Fort Carson soldiers working on the wall in eastern Baghdad know they'll be attacked every day.

The job, now half-done, would separate the southwest quarter of Sadr City from the rest of the Shiite enclave. Soldiers in Fort Carson's 3rd Brigade Combat Team have labored day and night placing 12-foot-tall, 7-ton concrete barriers one after another along a road bisecting the neighborhood.

Great pains are taken to secure the area around the wall builders with tanks, infantry and aircraft.

That has drawn Shiite fighters like moths to a lamplight, the brigade's operations officer, Lt. Col. John Digiambattista, said in a telephone interview Tuesday from Iraq.

"The wall is visible," he said. "They know where it begins and where it ends.

"The enemy knows where to find us, and any small group that wants to engage Americans can make their way there."

The brigade has been in combat 38 straight days, including a four-hour battle last week that left 28 insurgents dead and six Americans wounded.

The wall would funnel residents through guarded checkpoints and has inflamed insurgents because it cuts them off from a prosperous portion of Sadr City.

It also denies insurgents easy spots for launching rockets into the fortified Green Zone, the seat of the Iraqi government that lies across the Tigris River.

Troops used the same tactic last year to wrest mostly Sunni neighborhoods in western Baghdad from insurgents.
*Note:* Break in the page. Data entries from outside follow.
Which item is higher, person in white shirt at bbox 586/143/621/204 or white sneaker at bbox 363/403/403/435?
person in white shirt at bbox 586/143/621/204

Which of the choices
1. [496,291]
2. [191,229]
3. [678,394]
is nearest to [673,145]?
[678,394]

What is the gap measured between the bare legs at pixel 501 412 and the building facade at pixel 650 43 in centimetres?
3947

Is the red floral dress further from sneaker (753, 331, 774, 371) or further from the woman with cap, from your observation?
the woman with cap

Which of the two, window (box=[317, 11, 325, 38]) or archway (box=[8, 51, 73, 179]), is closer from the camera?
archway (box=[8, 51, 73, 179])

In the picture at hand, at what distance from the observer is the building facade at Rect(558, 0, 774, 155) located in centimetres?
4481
In neighborhoods like Ameriyah, near Baghdad's airport, people traveling into the walled city are searched for weapons by armed guards.
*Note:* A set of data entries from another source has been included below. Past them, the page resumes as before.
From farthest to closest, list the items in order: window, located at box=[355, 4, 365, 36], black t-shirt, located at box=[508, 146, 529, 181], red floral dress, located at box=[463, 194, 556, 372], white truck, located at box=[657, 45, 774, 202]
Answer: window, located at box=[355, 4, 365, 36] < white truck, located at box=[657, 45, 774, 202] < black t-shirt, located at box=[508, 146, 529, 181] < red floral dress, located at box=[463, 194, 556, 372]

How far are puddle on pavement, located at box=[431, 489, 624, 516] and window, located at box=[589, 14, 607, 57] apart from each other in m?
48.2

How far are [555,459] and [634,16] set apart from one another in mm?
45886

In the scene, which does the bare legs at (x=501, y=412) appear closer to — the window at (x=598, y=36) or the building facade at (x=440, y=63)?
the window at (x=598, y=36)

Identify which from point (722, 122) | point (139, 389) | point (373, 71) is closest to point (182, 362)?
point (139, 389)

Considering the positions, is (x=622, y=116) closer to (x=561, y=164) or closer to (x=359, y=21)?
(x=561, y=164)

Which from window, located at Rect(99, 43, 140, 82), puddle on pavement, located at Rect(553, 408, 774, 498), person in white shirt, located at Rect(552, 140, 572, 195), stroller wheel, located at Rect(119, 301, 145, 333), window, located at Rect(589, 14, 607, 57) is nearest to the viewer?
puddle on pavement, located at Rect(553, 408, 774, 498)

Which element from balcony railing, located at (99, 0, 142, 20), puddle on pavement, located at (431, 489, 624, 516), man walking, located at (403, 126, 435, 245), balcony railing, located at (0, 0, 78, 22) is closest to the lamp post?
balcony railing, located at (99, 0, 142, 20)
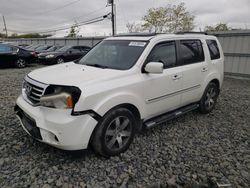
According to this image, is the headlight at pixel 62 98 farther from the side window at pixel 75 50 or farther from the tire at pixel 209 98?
the side window at pixel 75 50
The wall started going up in Sadr City as Shiite militiamen launched attacks on American and Iraqi forces in response to the Iraqi government's offensive on militias in the southern city of Basra.

On Tuesday, soldiers building the wall faced sniper fire from a building, which was hit by a Hellfire missile, Digiambattista said.

The Sadr City fighting came after months of calm in eastern Baghdad and forced the Fort Carson troops to park their Humvees in exchange for heavily armored tanks and Bradley Fighting Vehicles. Troops from the 3,600-soldier brigade have moved into a series of austere combat outposts on the fringes of Sadr City, rotating back to bigger camps for showers and to recover from the stress of combat.

Digiambattista said the enemies they're fighting represent splinter groups from the militia run by Shiite cleric Muqtada al-Sadr, a powerful civic and spiritual leader who holds sway over the neighborhood named for his father, another Shiite imam.

The Shiite factions taking on 3rd Brigade soldiers have been relatively careful. Digiambattista said they've refrained from widespread sectarian violence in favor of aiming their attacks almost solely at American and Iraqi troops.

After driving the insurgents out of the newly walled city block by block, the Fort Carson soldiers plan on following up with programs to improve water and electrical services and reopen businesses.

The goal, Digiambattista said, is to have a secure enclave within Sadr City.